Actions to take>
**A.** Reproduce the ERD-PRO excerpt verbatim from "Will the mixed-initiative" to "practices for practitioners.".
**B.** Summarize the ERD-PRO excerpt in two sentences.
**C.** In the ERD-PRO excerpt, which three models make up a typical Intelligent Tutoring System?

Text segment>
··········
How can ERD-PRO address those challenges?

2.

Will the mixed-initiative approach improve the explanation and reasoning modules in ERD-PRO?

3.

What are the perceptions of students about ERD-PRO’s features related to explanation and reasoning?

The research explored the challenges of database design by focusing on entity, attribute, and relationship identification using ERD. It aims to improve the design of databases by analyzing the approaches of beginners and advanced students and helping them expand their use of ERD-PRO, along with offering insights to advance education and to guide best practices for practitioners.

The following sections describe a literature review on Intelligent Tutoring Systems, the concept of XAI, and how its integration with the ITS concept, research gap, the development of ERD-PRO, its workflow and framework, and finally the research output and analysis.

2. Literature Review

2.1. Intelligent Tutoring System for Database

Intelligent Tutoring System (ITS) enhances personalized learning using AI [18]. Advancements in ITS improve specific subjects significantly, providing one-on-one teaching assistance, guiding problem-solving [19], and offering prompt feedback. It fosters intelligent learning environments [5], reducing teacher intervention [1]. A typical ITS includes a student, tutor, and domain model, with a user interface for communication [20]. The learner model identifies student nuances to provide precise responses, the tutor model employs advanced strategies to guide, and the domain model offers educational content. The goal is to effectively acquire domain-specific knowledge. ITS is part of AI in Education (AIED) [21], emphasizing personalized instructions using interactive methods [22]. Studies show ITS effectiveness over traditional teaching, especially in STEM [19,23].
··········
Source data>

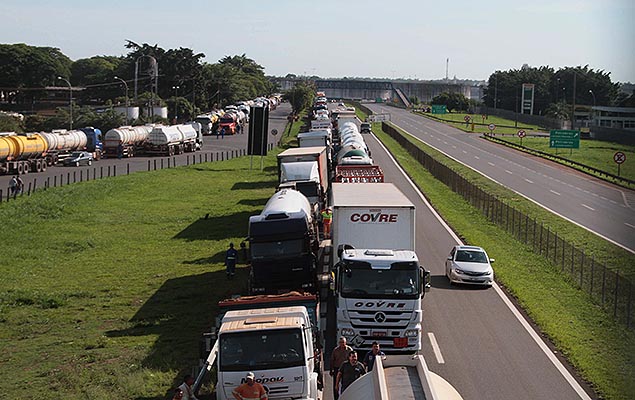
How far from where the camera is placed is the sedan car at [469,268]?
28.1m

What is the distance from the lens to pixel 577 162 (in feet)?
241

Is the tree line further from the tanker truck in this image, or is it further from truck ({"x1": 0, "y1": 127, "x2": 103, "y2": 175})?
truck ({"x1": 0, "y1": 127, "x2": 103, "y2": 175})

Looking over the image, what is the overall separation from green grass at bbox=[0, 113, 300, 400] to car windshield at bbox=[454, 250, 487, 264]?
7797 millimetres

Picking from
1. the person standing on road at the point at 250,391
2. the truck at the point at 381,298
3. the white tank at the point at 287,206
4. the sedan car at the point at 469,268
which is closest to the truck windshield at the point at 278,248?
the white tank at the point at 287,206

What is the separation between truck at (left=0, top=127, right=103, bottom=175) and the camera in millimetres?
65875

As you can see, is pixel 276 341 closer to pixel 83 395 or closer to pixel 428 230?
pixel 83 395

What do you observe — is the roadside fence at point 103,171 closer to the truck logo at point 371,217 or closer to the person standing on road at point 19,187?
the person standing on road at point 19,187

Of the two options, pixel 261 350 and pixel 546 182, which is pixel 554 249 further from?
pixel 546 182

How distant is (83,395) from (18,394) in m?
1.66

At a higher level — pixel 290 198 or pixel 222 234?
pixel 290 198

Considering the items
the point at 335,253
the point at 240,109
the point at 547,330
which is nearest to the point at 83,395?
the point at 335,253

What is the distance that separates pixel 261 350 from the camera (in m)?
15.4

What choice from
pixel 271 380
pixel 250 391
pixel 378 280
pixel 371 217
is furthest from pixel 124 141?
pixel 250 391

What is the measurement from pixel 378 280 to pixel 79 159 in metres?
62.2
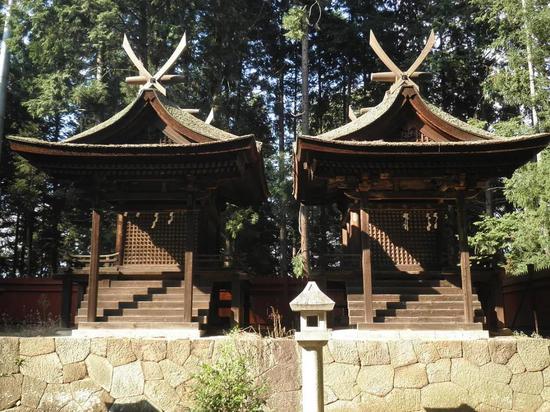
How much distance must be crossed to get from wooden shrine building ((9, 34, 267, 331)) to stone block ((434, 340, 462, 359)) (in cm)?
453

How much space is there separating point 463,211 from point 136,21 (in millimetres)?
21223

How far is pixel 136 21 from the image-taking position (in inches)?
1022

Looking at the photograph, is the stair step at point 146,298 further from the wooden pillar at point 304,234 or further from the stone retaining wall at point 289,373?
the wooden pillar at point 304,234

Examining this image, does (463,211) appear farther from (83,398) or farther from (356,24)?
(356,24)

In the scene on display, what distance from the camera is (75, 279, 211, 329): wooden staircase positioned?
1063cm

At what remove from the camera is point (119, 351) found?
9477 millimetres

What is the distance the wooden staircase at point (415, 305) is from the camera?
34.1 feet

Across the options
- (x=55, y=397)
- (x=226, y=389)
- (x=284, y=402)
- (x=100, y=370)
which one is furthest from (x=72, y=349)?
(x=284, y=402)

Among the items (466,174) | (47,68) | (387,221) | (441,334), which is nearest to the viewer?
(441,334)

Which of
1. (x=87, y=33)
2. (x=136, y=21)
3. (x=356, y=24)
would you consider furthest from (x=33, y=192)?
(x=356, y=24)

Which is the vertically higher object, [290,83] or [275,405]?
[290,83]

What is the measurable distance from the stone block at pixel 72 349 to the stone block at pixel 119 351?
45cm

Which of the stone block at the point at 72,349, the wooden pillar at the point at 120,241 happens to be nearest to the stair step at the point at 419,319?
the stone block at the point at 72,349

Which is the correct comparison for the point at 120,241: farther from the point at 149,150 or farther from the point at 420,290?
the point at 420,290
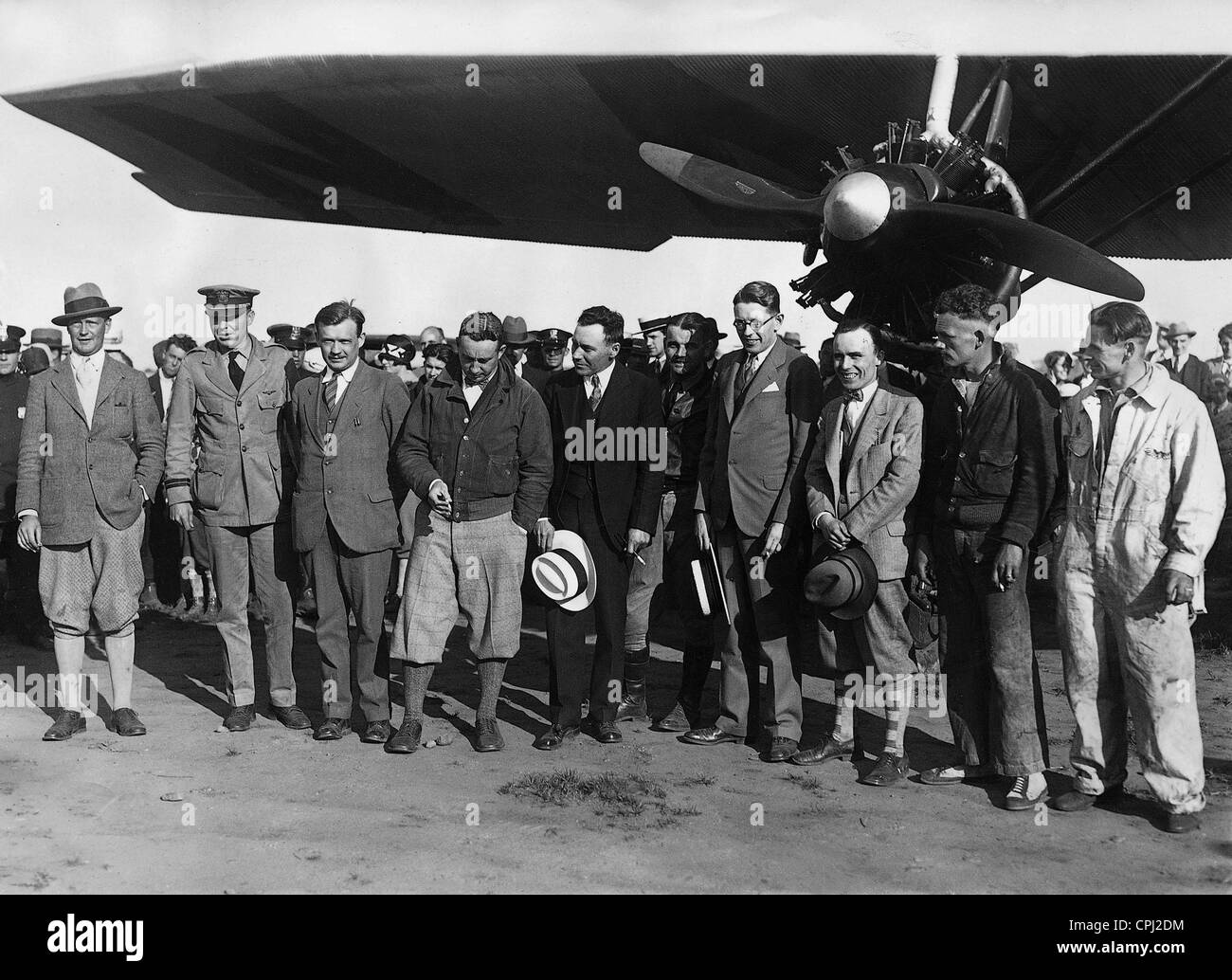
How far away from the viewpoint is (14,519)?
7.14 meters

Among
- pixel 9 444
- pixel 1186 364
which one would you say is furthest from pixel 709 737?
pixel 1186 364

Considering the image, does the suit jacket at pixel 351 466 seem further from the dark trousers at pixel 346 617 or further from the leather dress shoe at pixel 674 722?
the leather dress shoe at pixel 674 722

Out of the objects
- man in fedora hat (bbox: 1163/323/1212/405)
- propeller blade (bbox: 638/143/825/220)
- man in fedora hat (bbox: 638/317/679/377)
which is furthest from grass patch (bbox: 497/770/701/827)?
man in fedora hat (bbox: 1163/323/1212/405)

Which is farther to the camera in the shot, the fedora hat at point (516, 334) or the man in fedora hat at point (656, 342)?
the fedora hat at point (516, 334)

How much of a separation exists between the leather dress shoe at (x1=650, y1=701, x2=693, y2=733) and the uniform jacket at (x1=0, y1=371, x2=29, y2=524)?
4.74 m

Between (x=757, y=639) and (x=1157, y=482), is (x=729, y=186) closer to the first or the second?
(x=757, y=639)

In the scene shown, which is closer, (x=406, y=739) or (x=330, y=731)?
(x=406, y=739)

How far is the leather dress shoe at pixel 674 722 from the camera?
537 centimetres

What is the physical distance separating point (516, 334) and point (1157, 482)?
19.2 feet

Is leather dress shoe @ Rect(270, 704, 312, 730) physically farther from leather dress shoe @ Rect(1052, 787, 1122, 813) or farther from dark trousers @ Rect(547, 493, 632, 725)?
leather dress shoe @ Rect(1052, 787, 1122, 813)

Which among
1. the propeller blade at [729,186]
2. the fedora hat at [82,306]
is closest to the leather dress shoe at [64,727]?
the fedora hat at [82,306]

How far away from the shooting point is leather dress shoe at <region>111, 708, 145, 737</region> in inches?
201

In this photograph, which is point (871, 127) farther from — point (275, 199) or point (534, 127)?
point (275, 199)

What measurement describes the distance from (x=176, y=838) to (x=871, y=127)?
27.2 feet
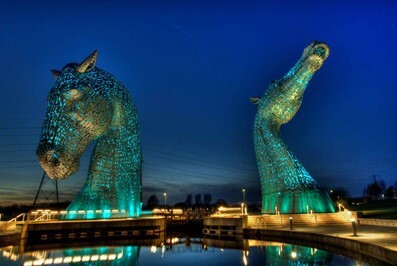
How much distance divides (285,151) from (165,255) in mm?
12174

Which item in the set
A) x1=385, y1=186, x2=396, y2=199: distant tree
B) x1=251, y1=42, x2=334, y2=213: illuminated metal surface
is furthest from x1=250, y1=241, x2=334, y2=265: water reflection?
x1=385, y1=186, x2=396, y2=199: distant tree

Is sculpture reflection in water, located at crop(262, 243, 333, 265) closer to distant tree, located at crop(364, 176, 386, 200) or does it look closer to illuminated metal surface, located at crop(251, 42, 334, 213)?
illuminated metal surface, located at crop(251, 42, 334, 213)

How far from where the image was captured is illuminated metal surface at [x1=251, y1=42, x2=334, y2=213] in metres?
22.5

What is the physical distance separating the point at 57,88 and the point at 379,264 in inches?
676

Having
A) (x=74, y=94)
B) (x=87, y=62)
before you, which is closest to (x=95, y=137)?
(x=74, y=94)

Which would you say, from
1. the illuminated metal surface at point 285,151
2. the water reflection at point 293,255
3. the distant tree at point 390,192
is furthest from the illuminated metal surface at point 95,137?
the distant tree at point 390,192

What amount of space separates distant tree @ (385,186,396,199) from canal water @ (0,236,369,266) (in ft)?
242

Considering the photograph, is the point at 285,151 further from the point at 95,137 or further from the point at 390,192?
the point at 390,192

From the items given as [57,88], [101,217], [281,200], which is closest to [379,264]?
[281,200]

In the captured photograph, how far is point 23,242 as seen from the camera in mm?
18484

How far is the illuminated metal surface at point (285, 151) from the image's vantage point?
22500mm

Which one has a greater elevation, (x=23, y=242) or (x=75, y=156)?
(x=75, y=156)

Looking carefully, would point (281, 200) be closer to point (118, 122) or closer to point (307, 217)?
point (307, 217)

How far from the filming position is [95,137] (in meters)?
21.2
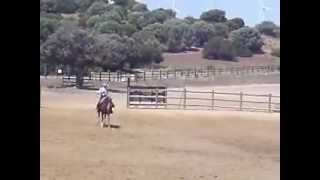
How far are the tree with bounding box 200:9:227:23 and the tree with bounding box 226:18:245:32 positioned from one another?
0.60 metres

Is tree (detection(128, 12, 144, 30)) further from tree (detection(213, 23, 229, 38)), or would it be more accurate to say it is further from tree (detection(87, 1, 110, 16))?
tree (detection(213, 23, 229, 38))

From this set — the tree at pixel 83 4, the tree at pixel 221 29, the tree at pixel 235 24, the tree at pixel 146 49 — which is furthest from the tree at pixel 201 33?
the tree at pixel 83 4

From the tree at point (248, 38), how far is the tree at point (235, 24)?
0.46m

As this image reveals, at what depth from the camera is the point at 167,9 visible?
27938 mm

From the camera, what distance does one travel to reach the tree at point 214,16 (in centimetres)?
2794

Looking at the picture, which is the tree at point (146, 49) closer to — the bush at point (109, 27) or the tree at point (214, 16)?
the bush at point (109, 27)

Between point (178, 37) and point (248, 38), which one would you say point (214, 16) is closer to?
point (248, 38)

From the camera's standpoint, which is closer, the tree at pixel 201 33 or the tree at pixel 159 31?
the tree at pixel 159 31

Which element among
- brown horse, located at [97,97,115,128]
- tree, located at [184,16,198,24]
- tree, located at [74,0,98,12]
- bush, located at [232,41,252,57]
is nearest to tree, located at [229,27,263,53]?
bush, located at [232,41,252,57]

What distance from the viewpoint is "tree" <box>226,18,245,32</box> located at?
26.9m

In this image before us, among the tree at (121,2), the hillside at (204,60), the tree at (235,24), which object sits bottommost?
the hillside at (204,60)

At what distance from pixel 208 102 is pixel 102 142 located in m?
6.39
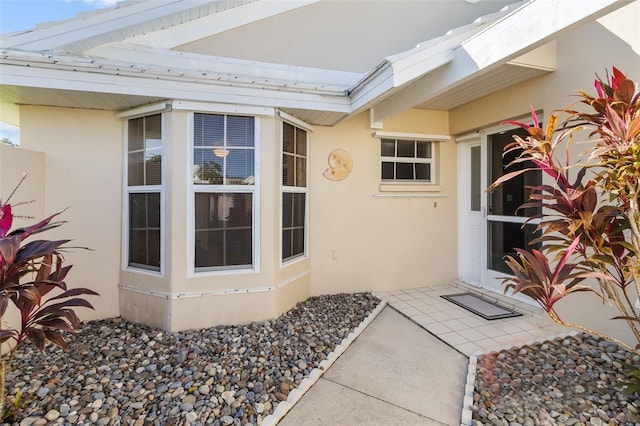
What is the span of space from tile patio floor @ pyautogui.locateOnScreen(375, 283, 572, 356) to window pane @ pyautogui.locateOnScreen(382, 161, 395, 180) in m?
2.23

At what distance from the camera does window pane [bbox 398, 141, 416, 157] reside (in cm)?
··········
Outputs for the tasks>
**A.**
Will the mixed-initiative approach improve the explanation and reasoning modules in ERD-PRO?

3.

What are the perceptions of students about ERD-PRO’s features related to explanation and reasoning?

The research explored the challenges of database design by focusing on entity, attribute, and relationship identification using ERD. It aims to improve the design of databases by analyzing the approaches of beginners and advanced students and helping them expand their use of ERD-PRO, along with offering insights to advance education and to guide best practices for practitioners.

**B.** The research examines the challenges of database design in identifying entities, attributes, and relationships with ERD. It aims to improve database design by analyzing how beginners and advanced students approach it and helping them expand their use of ERD-PRO, while the literature review describes Intelligent Tutoring Systems as AI-based tools for personalized learning that have proven more effective than traditional teaching, especially in STEM.

**C.** A student model, a tutor model, and a domain model.